This two part series will challenge perceptions about alternatives to chemical restraints in the long term care setting for residents with Alzheimer’s or other types of dementia.

There are four basic keys to utilizing alternatives to chemical restraints with this unique population. Understanding, Communication, Attitude, and Willingness. Each area needs to be addressed to achieve successful outcomes.

Understanding

Understanding, is critical: understanding the diagnosis that increases the potential for adverse, agitated, even combative behavior; understanding role delineation with nursing and therapy regarding chemical restraint reduction; understanding the triggers for the behavior; understanding that behavior is a form of communication often times resulting from an unmet need; understanding adverse behavior occurs when the demand on a person exceeds the person's ability at any given time; understanding the importance of resident centered approach strategies.

Communication

Communication can be the basis for implementing resident specific approach strategies. Communication is as important among direct care staff, nursing, dietary, therapy, physician, social services, and other departments, as it is with the resident and family members. Communication is effective when each member of the interdisciplinary treatment team has the opportunity to provide feedback throughout the entire day. This resident centered care approach empowers all staff to take ownership and share strategies to decrease the risk of adverse behavior.

Attitude

Attitudes can negatively, as well as positively, affect the work place. "When people look at the past, they feel regret. When they look at the future, they feel anxiety and pessimism. In the moment they're bound to find something unsatisfactory. They are suffering from automatic negative thoughts, ANTS, which are cynical, glooming, and complaining thoughts A "Can-do", positive attitude is critical to the success of any organization, effecting all departments.

Willingness

Willingness is the key to changing our understanding of resident specific triggers. Willingness is the key to always challenging, while striving to improve our understanding of residents entrusted to our care. Willingness helps to improve our communication with each other, with our residents, families. Willingness ties to ongoing staff training and trying new approaches including interdisciplinary treatment team regular weekly meetings. This treatment team may consist of the medical director, consultant, pharmacist, director of nursing, unit nurse manager, MDS nurse, social services and therapy representative.

The focus of this team is to review each dementia resident on antipsychotic medications to determine if the need still exists. Resident concerns and adverse drug reactions - negative side effects should be discussed, along with recommendations to reduce or discontinue the use of psychotropic drugs, while ensuring that each psychotropic drug used has a specific diagnosis linked to it.

While psychotropic medications can decrease the need for physical restraints, they aren't the only or necessarily the first treatment strategy. It is effective to incorporate intervention strategies including therapy, effective communication, environmental modifications to manage the behavior, instead of medicating the behavior to fit in the environment. Look to identify the cause of the behavior, first, and then determining how to proceed.

--You have it easily in your power today, to increase the sum total of this world happiness, now. How, by sharing a few words of sincere appreciation, to someone who is lonely or discouraged. Perhaps tomorrow, you will have forgotten the kind words you said today, but the recipient will cherish them for a lifetime." Dale Carnegie.

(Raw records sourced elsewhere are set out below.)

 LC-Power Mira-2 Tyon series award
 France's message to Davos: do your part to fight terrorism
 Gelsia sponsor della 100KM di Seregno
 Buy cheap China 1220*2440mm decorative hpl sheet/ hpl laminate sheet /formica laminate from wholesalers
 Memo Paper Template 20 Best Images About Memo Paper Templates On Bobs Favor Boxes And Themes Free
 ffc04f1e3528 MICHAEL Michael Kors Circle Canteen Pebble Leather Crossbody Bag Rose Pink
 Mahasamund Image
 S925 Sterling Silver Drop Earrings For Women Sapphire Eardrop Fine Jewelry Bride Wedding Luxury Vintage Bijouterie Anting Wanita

--You CAN make a difference in the care and life of the person with dementia!

Below are recommendations that afford the opportunity to use alternatives to chemical restraints with this unique population.

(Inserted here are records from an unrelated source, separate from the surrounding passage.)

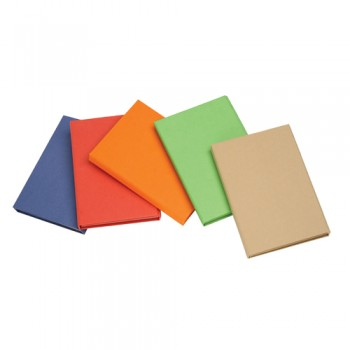 GG-034-Eco-Notepad-with-Pen-Ruler-and-Name-Card-Holder-Colour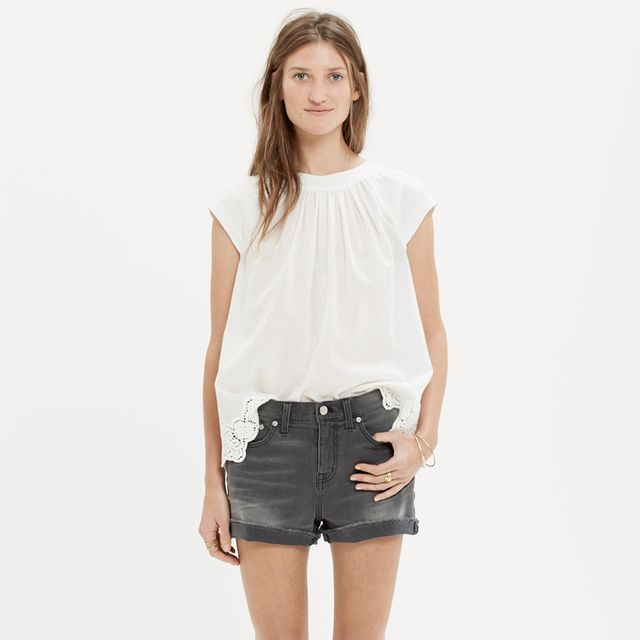 Madewell Denim Boyshorts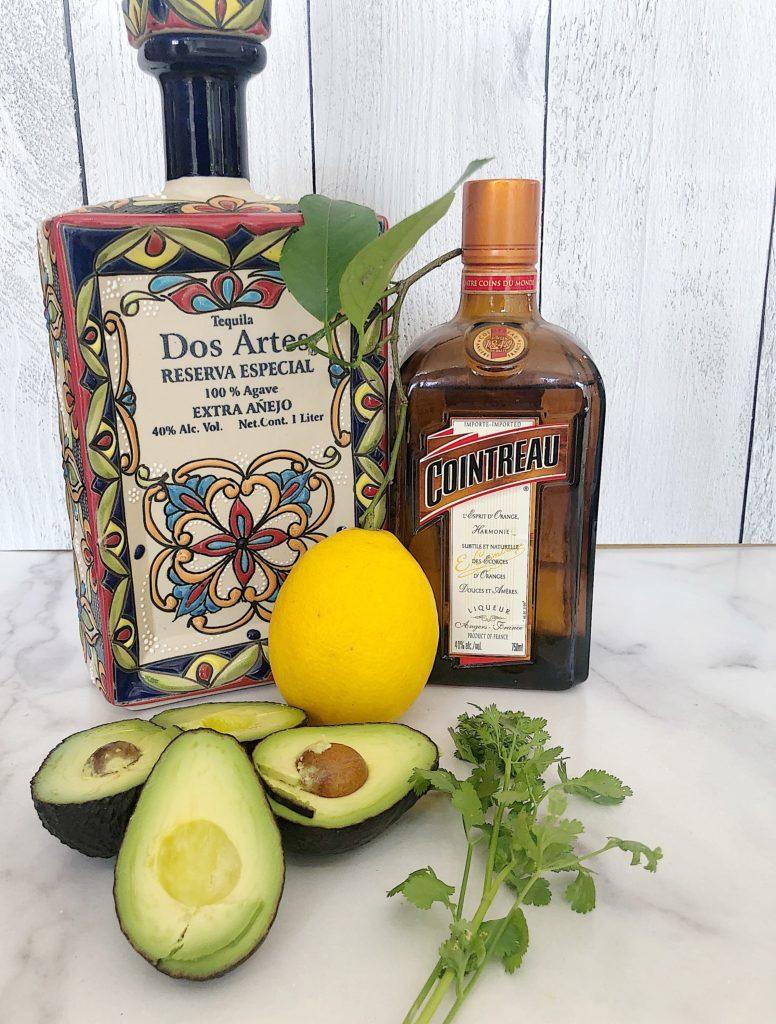 avocado margarita recipe ingredients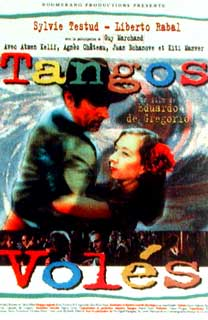 Tangos vol�s
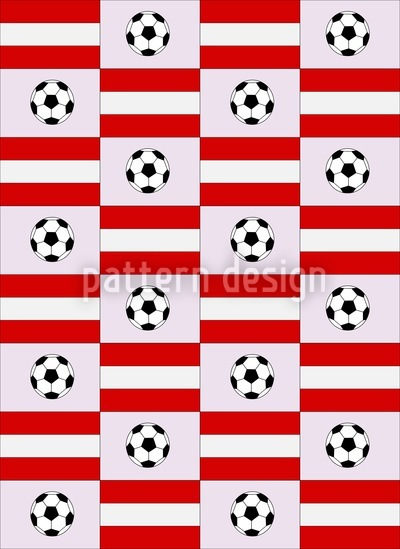 Women Football Made In Austria Seamless Vector Pattern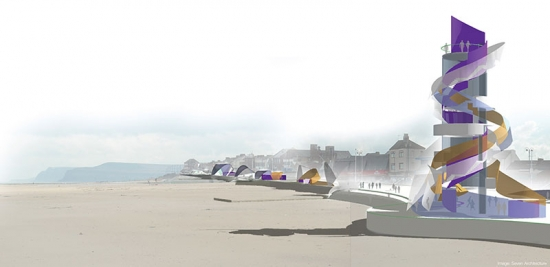 Seven Architecture's design for the 'vertical pier'.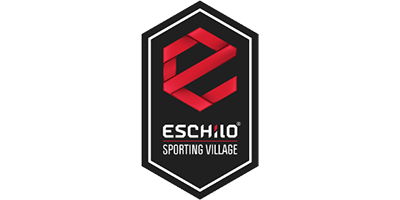 Eschilo Sporting Village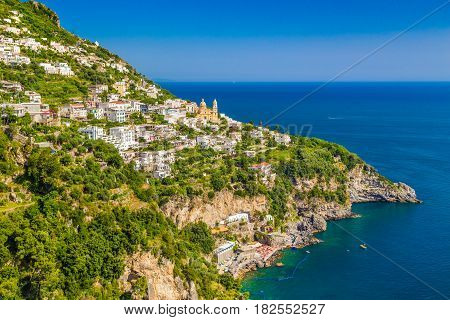 Scenic Picture-postcard View Of The Town Of Vettica Maggiore At Famous Amalfi Coast With Gulf Of Sal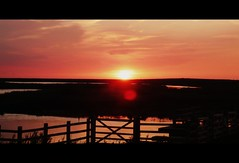lost and saved (BedBrochFlick) Tags: sunset england fence coast norfolk cley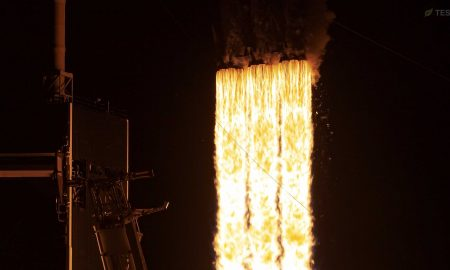 SpaceX News - TESLARATI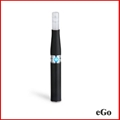 with two atomizers most stable ego battery mini e cigarette 1000mAh ego  (Hot Product - 1*)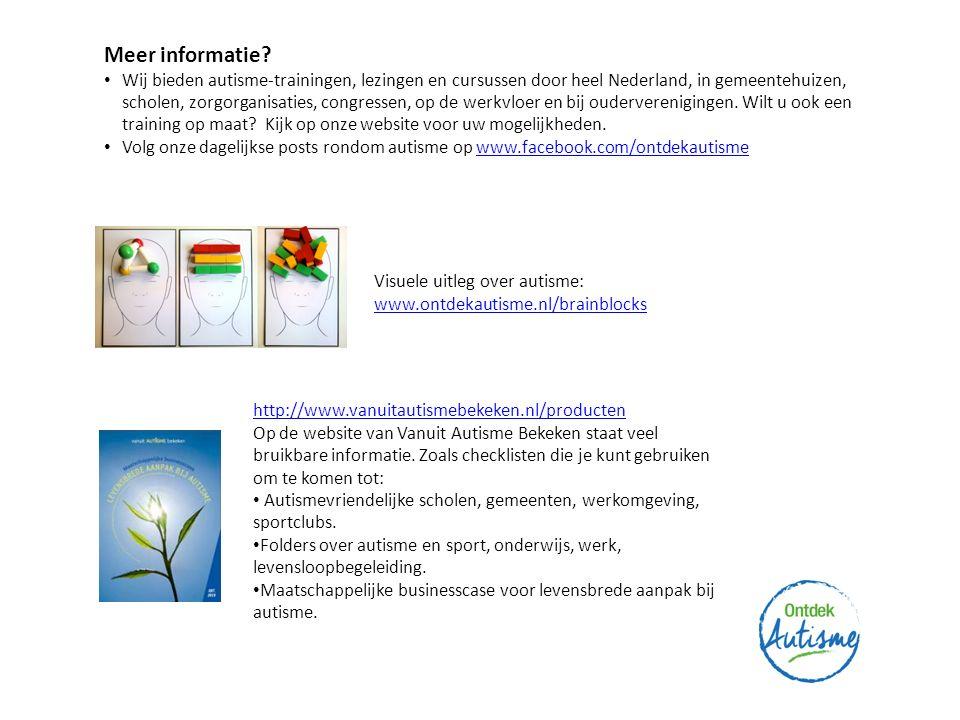 Meer informatie? Wij bieden autisme-trainingen, lezingen en cursussen door heel Nederland, in gemeentehuizen, scholen, zorgorganisaties, congressen, o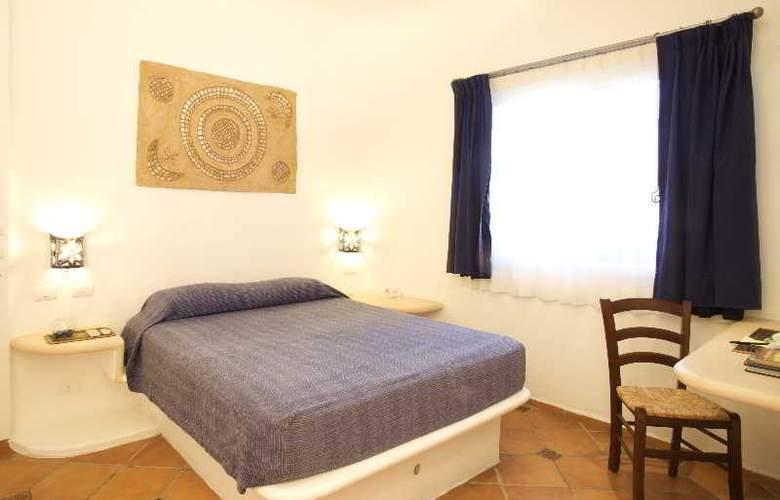 Aqualuna Hotel - Room - 11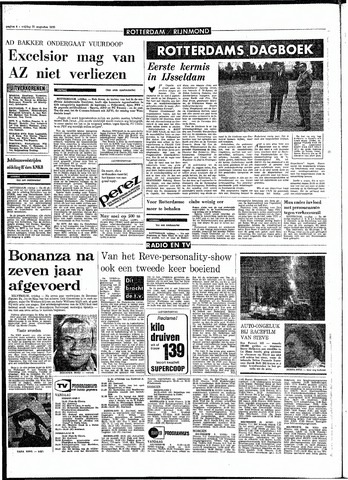 Rotterdamsch Parool / De Schiedammer 1970-08-21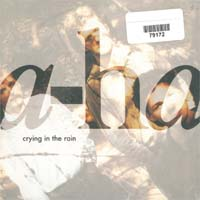 A-HA Crying In The Rain 7'' 579172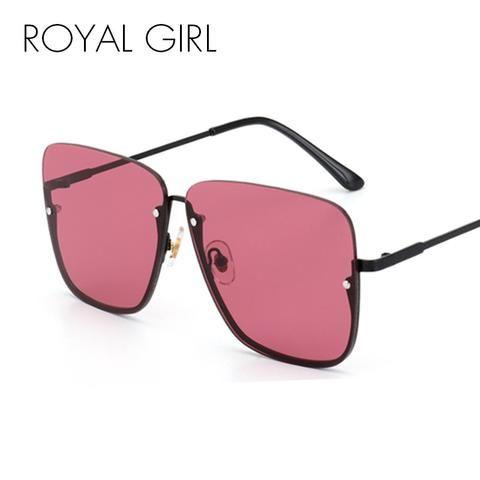 45f3fd2de8 Vintage Women Half Frame Fashion Brand Designer Male Sun Glasses ...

1. Approach is everything...make the resident your focus, determine what he/she likes as a reward.

2. Build rapport; help resident to recognize you as a person who is friendly and supportive.

3. Modify the environment- eliminate distractions to increase focus, know the residents personal, cultural history.

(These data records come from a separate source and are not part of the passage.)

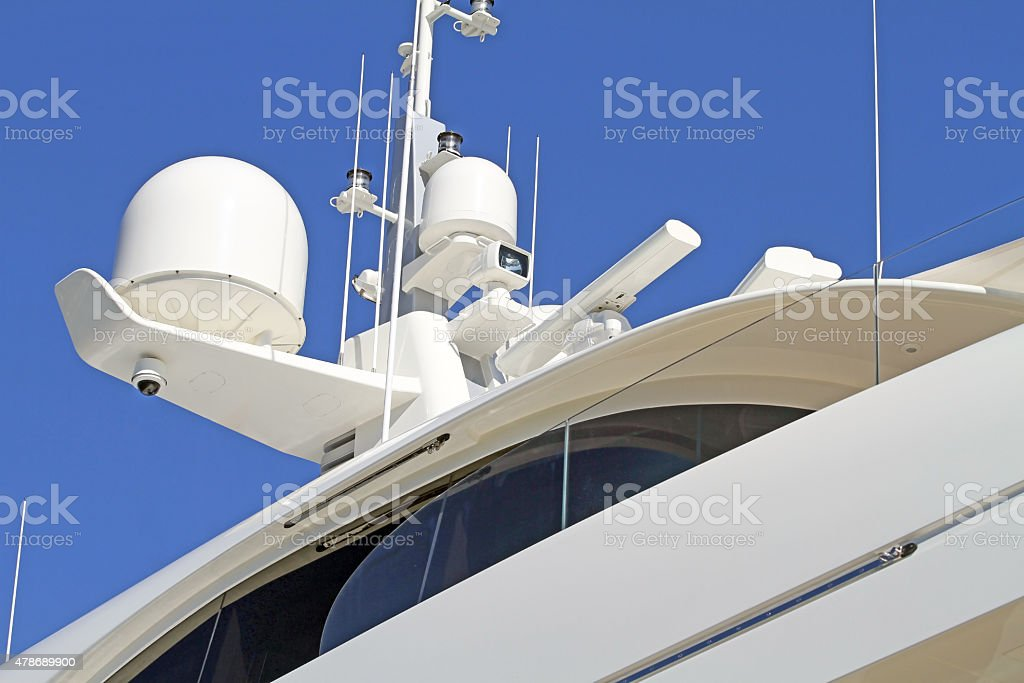 Navigation,Meteorological,Communication And Security Sensors On A Luxury Yacht stock photo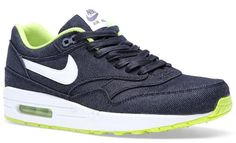 Nike Air Max 1 Denim Pack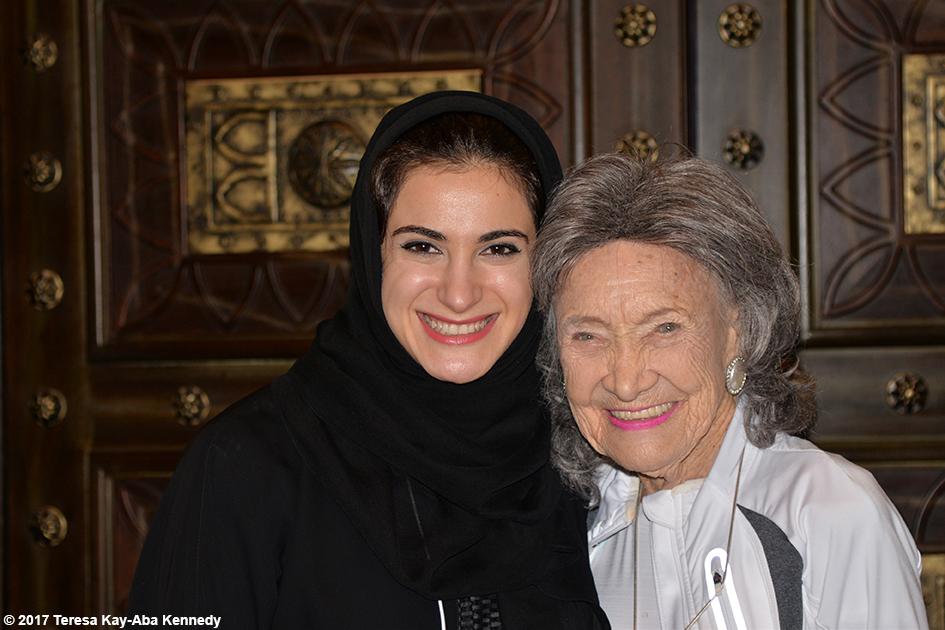 Hana AlHashimi and 98-year-old yoga master Tao Porchon-Lynch at World Government Summit in Dubai - February 13, 2017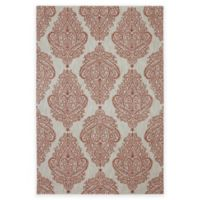 Karastan Pacifica Emerson 5-Foot 3-Inch x 7-Foot 10-Inch Area Rug in Beige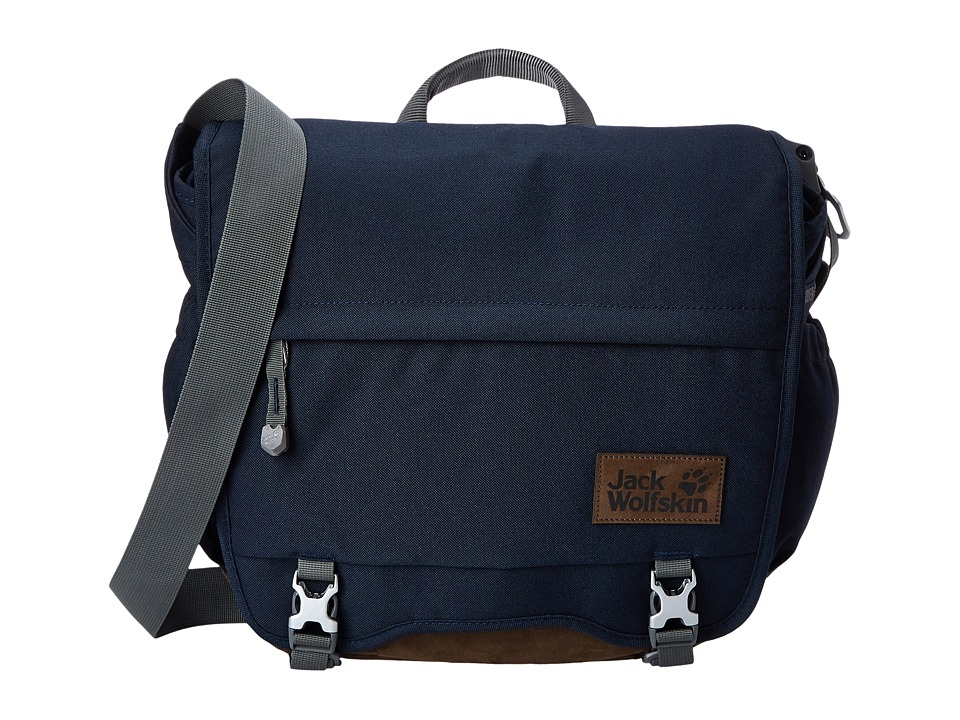 Jack Wolfskin - Camden Town (Night Blue) Messenger Bags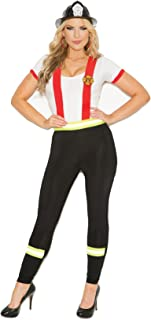 Women's Sexy Fire Fighter Costume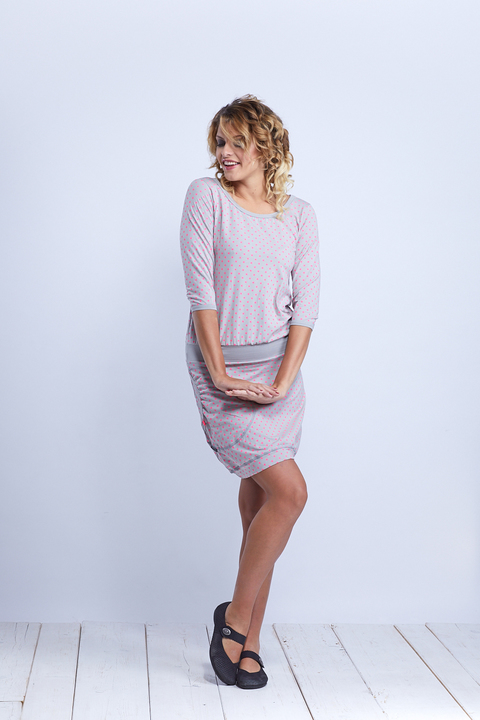 Dress Sleeve Silvery Gray/Pink Dots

4. Work closely with staff; know what works, and what doesn't.

5. Use multi-sensory cues.

6. Use positive statements and praise for efforts leading to completion of task.

7. Do not use terms of endearment; honey, sweetie, sugar, or dear.

8. Problem solve with caregivers to find effective strategies.

9. Use non-threatening body language.

10. Use calm, audible voice, use one step requests, avoid giving too much information, don't ask yes or no questions...the answer most of the time will be "no".

11. Realize your thoughts are real, and automatic negative thoughts - ANT's - don't always tell the truth.

12. Train your thoughts to be positive and hopeful.

13. Replace the negative with the positive.

14. Psychotropic medications are among the most frequently prescribed agents for elderly nursing home residents.

15. Older people, and people suffering from a dementing illness are susceptible to overmedication and negative reactions from a combination of drugs.

16. To get the needed results, doctors can't always eliminate the side effects. You and your doctor must work closely to achieve a balance.

17. Ask what side effects to watch out for, and communicate what you see.

18. The focus should be to eliminate the underlying cause of the behavior rather than medicate the behavior.

19. In cases where medication cannot be eliminated, the focus should be to; maximize the resident’s potential and wellbeing, and minimize the hazards associated with medication side effects.

20. Increase understanding of non-medication treatment, and approach strategies.

21. Change the approach, redefine the problem, if the behavior doesn't cause harm, don't medicate the behavior.

22. Ask yourself, "What's my goal," this is to improve resident’s quality of life.

23. Ask resident "What is troubling you, and how can I help"... if you find you are getting impatient or angry, leave.

24. Remind caregivers they can make a difference.

25. Decide how to respond, rather than react, to the behavior., don't take behavior personally.

26. Be confident, yet flexible in your approach, avoid frustration and negativity.

27. Think safety first.

28. Staff training regarding antipsychotic medications is key to any efforts to reduce drug use in long term care.

29. Resident quality care improves with staff empowerment.

30. We can't change the person, so we have to change our approach.

"Antipsychotic medications pose a great risk for elderly residents, especially those with dementia. They can increase the risk of death in these residents and may put elders with dementia at greater risk for a stroke. They also have many negative side effects such as weight gain, agitation, sleepiness, gastrointestinal problems, dry mouth, worsening cognitive problems, and fatigue to name a few.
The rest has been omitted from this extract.